Passage shown:

Sorry for sending the tgz with .svn included. And i did not send 
instructions.
To do a test with fib_trie, issue
$ make clean all ROUTE_ALG=TRIE & ./try a
with fib_radix:
$ make clean all ROUTE_ALG=RADIX & ./try a
with fib_lef:
$ make clean all ROUTE_ALG=LEF SBBITS=4 & ./try a

This last is to use 4 bits per main tree nodes. It could be chosen 
arbitrarily, but 4 seemed to be the best choice.

Regards,
Richard Kojedzinszky

On Tue, 6 Mar 2007, Robert Olsson wrote:

>
> Richard Kojedzinszky writes:
>
> > traffic, and also update the routing table (from BGP), the route cache
> > seemed to be the bottleneck, as upon every fib update the whole route
> > cache is flushed, and sometimes it took as many cpu cycles to let some
> > packets being dropped. Meanwhile i knew that *BSD systems do not use such
> > a cache, and of course without it a router can provide a constant
> > performance, not depending on the number of different ip flows, and
> > updating the fib does not take such a long time.
>
> Hmm I think there is cache is *BSD* too
>
> Anyway you're correct the that the GC and insert/deletion of routes
> flushes the cache and can causes packets drops when all flows has
> to get recreated. Yes it's something thats needs to be addressed but
> it's not that common that people use dynamic routing protocols.

Dataset rows
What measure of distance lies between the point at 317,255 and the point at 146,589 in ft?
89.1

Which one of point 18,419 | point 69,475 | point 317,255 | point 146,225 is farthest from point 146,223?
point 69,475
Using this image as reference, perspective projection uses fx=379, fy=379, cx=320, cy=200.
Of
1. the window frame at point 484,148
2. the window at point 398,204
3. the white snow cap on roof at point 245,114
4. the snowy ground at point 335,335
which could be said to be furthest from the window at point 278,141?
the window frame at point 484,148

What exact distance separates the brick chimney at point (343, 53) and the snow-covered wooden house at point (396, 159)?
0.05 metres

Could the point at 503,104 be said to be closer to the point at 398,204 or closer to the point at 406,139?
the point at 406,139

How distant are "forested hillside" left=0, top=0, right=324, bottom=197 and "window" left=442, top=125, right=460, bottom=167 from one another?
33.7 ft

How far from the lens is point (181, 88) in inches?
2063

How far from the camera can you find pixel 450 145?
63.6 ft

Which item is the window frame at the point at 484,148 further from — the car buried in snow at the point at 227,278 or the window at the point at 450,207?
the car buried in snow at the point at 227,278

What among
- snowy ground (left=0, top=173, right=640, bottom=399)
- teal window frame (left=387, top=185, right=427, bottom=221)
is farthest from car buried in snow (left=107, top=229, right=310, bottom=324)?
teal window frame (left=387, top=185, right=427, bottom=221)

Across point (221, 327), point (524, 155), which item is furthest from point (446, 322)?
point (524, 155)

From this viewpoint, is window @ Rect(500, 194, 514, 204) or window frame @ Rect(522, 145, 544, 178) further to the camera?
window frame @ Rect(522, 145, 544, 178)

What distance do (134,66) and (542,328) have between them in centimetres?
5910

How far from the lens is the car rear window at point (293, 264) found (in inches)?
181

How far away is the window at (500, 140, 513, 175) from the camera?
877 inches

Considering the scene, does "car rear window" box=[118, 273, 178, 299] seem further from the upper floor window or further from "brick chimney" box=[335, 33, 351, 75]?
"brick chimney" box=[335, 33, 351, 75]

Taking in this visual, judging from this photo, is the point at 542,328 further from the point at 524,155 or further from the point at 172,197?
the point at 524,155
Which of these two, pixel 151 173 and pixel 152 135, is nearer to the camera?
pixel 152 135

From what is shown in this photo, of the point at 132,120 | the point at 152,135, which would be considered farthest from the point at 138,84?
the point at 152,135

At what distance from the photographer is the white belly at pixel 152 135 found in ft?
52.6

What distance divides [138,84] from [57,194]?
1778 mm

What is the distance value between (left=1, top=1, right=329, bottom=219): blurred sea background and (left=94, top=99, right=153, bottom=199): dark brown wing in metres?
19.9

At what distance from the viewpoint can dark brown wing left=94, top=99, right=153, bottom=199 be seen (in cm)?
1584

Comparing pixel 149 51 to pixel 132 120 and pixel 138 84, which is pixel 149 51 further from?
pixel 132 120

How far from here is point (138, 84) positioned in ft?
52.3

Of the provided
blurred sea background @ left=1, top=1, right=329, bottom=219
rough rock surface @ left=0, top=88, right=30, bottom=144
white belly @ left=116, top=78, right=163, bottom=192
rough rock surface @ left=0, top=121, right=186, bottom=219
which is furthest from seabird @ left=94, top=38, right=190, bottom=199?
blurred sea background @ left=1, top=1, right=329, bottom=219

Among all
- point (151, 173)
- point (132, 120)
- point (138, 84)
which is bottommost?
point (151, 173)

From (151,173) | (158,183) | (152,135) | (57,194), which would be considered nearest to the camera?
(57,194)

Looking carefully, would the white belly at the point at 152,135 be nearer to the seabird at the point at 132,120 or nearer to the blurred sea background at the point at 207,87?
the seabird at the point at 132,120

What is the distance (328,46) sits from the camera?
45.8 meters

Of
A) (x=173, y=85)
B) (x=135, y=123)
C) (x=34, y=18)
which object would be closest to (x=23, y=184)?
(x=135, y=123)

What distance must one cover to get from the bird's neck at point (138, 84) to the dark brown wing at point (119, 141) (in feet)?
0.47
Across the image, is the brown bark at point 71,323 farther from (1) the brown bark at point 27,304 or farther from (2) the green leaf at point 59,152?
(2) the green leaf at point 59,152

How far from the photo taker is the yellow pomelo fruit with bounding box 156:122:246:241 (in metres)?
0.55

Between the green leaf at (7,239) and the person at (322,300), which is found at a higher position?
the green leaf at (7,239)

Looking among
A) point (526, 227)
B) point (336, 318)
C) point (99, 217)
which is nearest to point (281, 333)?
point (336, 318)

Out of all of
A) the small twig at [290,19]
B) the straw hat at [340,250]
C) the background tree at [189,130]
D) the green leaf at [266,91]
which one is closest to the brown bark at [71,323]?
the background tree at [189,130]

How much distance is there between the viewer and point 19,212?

Task to carry out: Print the portion of the mailing-list message between "On Tue, 6 Mar" and "a long time.", inclusive, reproducing it word for word. These records were drawn from a separate source, unrelated to the mailing-list message.

Correct response:
On Tue, 6 Mar 2007, Robert Olsson wrote:

>
> Richard Kojedzinszky writes:
>
> > traffic, and also update the routing table (from BGP), the route cache
> > seemed to be the bottleneck, as upon every fib update the whole route
> > cache is flushed, and sometimes it took as many cpu cycles to let some
> > packets being dropped. Meanwhile i knew that *BSD systems do not use such
> > a cache, and of course without it a router can provide a constant
> > performance, not depending on the number of different ip flows, and
> > updating the fib does not take such a long time.